Por: Alejandro Martín. Socio Director de TDSystem
La adulación es como el perfume: un poco gusta, mucho molesta.
Solo había pasado una hora cuando, frente a un café humeante, pienso ¿hace algún daño adular un poco al jefe? No me respondo, pero debo poner tal cara que mi compañero me pregunta:
-¿Te pasa algo? Haces una mueca rara.
Debo decir que yo, de natural, no pongo carotas, pero ahora no he podido remediarlo.
-No, nada -respondo mientras pienso que esta vez he pasado de la lisonja liviana a la adulación desmedida al jefe.
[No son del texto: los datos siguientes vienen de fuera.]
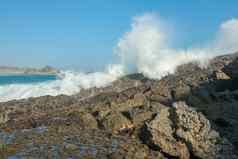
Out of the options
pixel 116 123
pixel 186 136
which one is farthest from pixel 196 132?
pixel 116 123

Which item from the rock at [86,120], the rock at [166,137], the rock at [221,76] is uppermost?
the rock at [221,76]

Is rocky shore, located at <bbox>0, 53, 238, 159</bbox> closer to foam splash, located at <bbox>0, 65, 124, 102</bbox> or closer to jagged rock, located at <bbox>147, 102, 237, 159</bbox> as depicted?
jagged rock, located at <bbox>147, 102, 237, 159</bbox>

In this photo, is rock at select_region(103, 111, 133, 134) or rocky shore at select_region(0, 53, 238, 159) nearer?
rocky shore at select_region(0, 53, 238, 159)

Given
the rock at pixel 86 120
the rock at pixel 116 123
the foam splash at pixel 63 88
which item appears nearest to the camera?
the rock at pixel 116 123

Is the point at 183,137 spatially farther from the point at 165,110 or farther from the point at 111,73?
the point at 111,73

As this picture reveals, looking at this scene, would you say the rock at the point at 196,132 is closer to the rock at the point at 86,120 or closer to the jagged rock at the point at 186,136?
the jagged rock at the point at 186,136

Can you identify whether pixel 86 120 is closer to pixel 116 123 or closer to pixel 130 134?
pixel 116 123

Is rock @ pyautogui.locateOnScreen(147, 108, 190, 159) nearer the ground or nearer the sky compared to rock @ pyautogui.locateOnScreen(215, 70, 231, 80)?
nearer the ground

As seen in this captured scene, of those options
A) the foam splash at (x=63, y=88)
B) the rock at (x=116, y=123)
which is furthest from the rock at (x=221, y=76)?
the foam splash at (x=63, y=88)

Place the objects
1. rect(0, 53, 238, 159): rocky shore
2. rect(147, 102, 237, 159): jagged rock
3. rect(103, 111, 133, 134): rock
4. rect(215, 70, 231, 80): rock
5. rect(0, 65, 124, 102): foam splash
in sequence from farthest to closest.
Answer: rect(0, 65, 124, 102): foam splash → rect(215, 70, 231, 80): rock → rect(103, 111, 133, 134): rock → rect(147, 102, 237, 159): jagged rock → rect(0, 53, 238, 159): rocky shore

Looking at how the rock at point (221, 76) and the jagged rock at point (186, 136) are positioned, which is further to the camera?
the rock at point (221, 76)

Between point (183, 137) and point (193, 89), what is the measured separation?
466 inches

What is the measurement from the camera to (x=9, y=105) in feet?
98.3

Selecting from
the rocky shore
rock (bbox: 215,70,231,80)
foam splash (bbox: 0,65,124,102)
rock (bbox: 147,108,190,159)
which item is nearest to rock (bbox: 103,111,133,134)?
the rocky shore
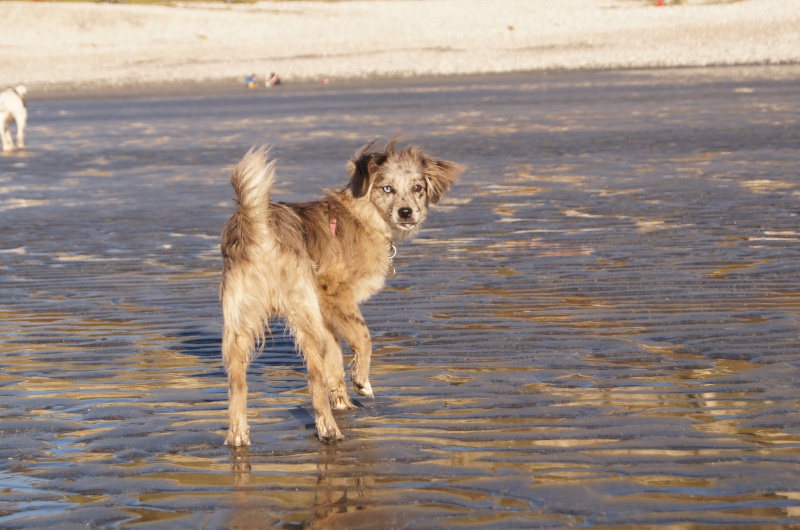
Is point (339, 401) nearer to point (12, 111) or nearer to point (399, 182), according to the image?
point (399, 182)

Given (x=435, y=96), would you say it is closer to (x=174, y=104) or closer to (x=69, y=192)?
(x=174, y=104)

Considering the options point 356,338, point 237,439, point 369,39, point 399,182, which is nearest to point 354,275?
point 356,338

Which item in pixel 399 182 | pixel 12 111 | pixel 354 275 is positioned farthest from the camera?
pixel 12 111

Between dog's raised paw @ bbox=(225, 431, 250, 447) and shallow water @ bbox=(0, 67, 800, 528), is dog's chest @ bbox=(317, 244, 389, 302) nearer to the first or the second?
shallow water @ bbox=(0, 67, 800, 528)

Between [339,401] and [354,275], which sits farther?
[354,275]

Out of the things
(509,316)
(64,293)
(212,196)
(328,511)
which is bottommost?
(328,511)

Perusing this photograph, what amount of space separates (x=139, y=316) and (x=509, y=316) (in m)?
2.95

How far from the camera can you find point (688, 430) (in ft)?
19.8

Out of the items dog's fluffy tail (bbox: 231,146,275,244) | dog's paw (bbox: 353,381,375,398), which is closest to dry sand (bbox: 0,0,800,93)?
dog's paw (bbox: 353,381,375,398)

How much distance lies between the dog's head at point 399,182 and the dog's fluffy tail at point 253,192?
1.42 m

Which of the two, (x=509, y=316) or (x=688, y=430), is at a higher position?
(x=509, y=316)

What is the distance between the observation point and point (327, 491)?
5.50m

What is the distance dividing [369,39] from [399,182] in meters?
49.4

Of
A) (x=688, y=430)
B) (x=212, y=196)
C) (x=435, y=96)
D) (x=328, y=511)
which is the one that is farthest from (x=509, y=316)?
(x=435, y=96)
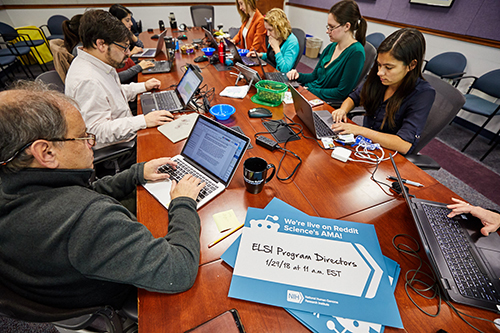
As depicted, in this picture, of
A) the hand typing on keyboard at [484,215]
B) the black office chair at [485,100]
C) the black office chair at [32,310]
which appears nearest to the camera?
the black office chair at [32,310]

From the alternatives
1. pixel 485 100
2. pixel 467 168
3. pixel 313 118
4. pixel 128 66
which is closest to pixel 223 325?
pixel 313 118

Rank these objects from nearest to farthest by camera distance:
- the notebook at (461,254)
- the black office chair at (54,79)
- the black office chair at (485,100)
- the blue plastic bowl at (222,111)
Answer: the notebook at (461,254)
the blue plastic bowl at (222,111)
the black office chair at (54,79)
the black office chair at (485,100)

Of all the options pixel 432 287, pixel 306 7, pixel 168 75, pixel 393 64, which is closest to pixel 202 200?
pixel 432 287

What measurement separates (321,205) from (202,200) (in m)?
0.54

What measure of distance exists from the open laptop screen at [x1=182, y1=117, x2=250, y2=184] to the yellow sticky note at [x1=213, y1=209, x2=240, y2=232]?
17cm

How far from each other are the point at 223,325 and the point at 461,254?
0.85m

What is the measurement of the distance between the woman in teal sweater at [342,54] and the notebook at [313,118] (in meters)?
0.63

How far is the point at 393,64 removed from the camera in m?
1.33

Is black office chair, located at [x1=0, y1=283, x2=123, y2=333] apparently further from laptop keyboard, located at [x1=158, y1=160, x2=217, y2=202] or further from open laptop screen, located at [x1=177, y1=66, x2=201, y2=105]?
open laptop screen, located at [x1=177, y1=66, x2=201, y2=105]

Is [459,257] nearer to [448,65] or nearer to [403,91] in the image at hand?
[403,91]

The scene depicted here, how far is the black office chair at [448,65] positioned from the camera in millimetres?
2914

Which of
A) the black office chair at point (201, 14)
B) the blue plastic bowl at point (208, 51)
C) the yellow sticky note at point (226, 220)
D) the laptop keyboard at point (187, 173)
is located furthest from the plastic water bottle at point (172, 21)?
the yellow sticky note at point (226, 220)

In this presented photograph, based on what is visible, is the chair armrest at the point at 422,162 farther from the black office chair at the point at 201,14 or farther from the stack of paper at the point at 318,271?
the black office chair at the point at 201,14

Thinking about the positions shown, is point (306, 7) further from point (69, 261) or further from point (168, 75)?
point (69, 261)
-Pues no lo parece. Has puesto una cara muy rara -continúa mi compañero.
-Bueno, es que acabo de hablar con el jefe y ya sabes: si te das el gustazo de decirles lo que piensas, tu futuro se presenta tristón y anodino. Si haces lo contrario, pasas de poner cara de tonto pelota cuando le adulas a cara de vinagre cuando recuerdas haberlo hecho. ¡No sé lo que hacer!
-Mírame a mí: voy le digo lo que quiere oír, ensalzo alguna de sus mediocridades y le río todas sus ocurrencias. Y tan feliz con mi cafetito, mis cigarritos, mis llamaditas por el móvil, alguna compra en internet y quince minutitos antes de acabar la jornada se me cae el bolígrafo de las manos. Sin problemas y mañana será otro día.
Llegado a este punto, no sé si lo que me sugiere es que adule un poco más al jefe y ya está, o bien que lo intensifique de tal modo que no sea algo circunstancial, sino un estilo de vida. Para asegurarme de ello, le pregunto:
– ¿Y qué me recomiendas?
-Yo iría a full -sentencia.
Debo decir que con la adulación de baja intensidad todavía me defiendo, pero para la alta intensidad no creo que esté preparado. Simple incompetencia, sospecho. No obstante, respondo:
– Voy a ponerme a ello.
Reconozco que a mi compañero le va bien: tiene cierta consideración por parte de la jerarquía y se ha barajado su candidatura en más de una ocasión para abordar proyectos de cierta enjundia, aunque al final ninguna de ellas ha prosperado. Por su cara de idiota, supongo.
-Tú hazlo. No pierdas más tiempo. Mírame a mí.
-Me pongo, me pongo -respondo sin mirarle.
Confieso que lo he dicho más por acabar la conversación que por convencimiento. Qué vive bien, a la vista está, que cierta dosis de adulación al jefe allana el camino, no lo dudes.
-Verás como notas enseguida la diferencia -me dice.
Ahora tengo un dilema respecto a mi cara: si opto por la baja intensidad, se me pondrá cara bobalicona mientras lo hago y un poco cara de vinagre después cuando lo recuerdo. En cambio, si la opción es convertirlo en un hábito, se me quedará la cara de tonto pelota. Y eso ya no tiene retorno.